La policía también sacó a un hombre esposado y escoltó a un manifestante anciano, que usaba un bastón, hasta las furgonetas policiales que lo esperaban.
Una mujer gritó: “Sí, parece una terrorista, ¿verdad, colega?”.
Una manifestante que portaba una pancarta de protesta de Palestine Action declaró a la agencia de noticias AP: “Ya me habían arrestado una vez, pero hoy no estaba dispuesta a que me arrestaran por varias razones”.
“Tengo nietos a quienes cuidar.
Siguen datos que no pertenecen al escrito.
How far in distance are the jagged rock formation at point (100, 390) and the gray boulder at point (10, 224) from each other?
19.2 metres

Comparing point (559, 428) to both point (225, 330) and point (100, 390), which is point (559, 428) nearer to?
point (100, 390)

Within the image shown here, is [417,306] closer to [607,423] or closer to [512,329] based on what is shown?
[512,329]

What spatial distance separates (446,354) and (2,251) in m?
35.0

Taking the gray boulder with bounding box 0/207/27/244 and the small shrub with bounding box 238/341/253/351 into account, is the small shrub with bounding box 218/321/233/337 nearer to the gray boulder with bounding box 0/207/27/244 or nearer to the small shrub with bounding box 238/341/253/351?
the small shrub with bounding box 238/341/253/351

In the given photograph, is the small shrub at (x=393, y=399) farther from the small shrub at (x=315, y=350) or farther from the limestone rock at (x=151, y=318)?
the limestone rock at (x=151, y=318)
Estoy aquí para apoyarlos.”
A la mujer de 69 años, que prefirió permanecer en el anonimato, le preguntaron si su detención la había disuadido de protestar y respondió: “Por supuesto que no”.
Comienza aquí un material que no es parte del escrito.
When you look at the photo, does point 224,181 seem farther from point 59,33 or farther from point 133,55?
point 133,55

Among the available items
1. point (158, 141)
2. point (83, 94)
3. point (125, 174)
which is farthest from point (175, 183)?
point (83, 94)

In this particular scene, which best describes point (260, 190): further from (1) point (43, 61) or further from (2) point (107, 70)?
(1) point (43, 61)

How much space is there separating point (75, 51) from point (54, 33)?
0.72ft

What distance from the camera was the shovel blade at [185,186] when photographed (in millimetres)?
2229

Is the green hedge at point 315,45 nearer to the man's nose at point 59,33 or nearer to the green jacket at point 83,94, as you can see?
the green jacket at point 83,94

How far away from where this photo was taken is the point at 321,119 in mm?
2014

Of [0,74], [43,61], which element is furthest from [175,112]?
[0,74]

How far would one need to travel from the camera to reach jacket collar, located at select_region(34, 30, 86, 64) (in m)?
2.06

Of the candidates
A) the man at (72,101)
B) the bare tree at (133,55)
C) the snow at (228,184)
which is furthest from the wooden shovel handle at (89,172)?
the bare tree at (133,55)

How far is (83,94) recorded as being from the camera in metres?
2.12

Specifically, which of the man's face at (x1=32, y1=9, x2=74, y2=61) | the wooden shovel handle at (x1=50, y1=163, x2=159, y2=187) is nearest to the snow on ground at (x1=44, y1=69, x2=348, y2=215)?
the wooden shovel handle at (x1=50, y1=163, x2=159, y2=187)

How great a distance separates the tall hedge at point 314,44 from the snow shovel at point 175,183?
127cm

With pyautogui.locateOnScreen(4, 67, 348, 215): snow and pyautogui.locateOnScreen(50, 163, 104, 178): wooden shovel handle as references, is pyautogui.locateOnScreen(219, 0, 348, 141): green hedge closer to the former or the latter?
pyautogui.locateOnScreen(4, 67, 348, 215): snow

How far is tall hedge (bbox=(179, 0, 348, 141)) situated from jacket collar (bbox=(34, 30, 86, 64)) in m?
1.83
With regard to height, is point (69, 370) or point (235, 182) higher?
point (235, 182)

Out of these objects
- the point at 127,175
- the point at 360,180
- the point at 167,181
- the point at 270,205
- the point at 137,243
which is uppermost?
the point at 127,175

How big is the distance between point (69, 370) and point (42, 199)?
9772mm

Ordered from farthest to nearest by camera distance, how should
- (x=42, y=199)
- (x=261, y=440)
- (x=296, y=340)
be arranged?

Añadió: “Es lo más importante, y yo soy mayor, en mi vida, es algo enorme.
“Es una verdadera toma de control del mundo y sus recursos. Y es aterrador.”
“Se ha producido un genocidio masivo que se ha prolongado durante muchísimo tiempo.
“Tienen una sed insaciable de asesinato, una sed insaciable de ahorcamiento. Una sed insaciable de tortura.”
Una mujer de 53 años, que también prefirió permanecer en el anonimato y que sostenía un cartel que decía “Me opongo al genocidio. Apoyo a Palestine Action” mientras estaba sentada en Trafalgar Square, en Londres, dijo que los manifestantes estaban ejerciendo un “derecho civil”.
Ella dijo: “El gobierno ha recibido presiones del Estado israelí y quiere deshacerse de una organización que se opone al genocidio, que intenta desmantelar los instrumentos del genocidio, ya saben, tomando medidas directas contra la fabricación de armas, y ese es un derecho civil poder protestar de esa manera.
“Creo que el hecho de que el jurado los haya absuelto demuestra que, ¿cómo es posible que sean terroristas?”, añadió.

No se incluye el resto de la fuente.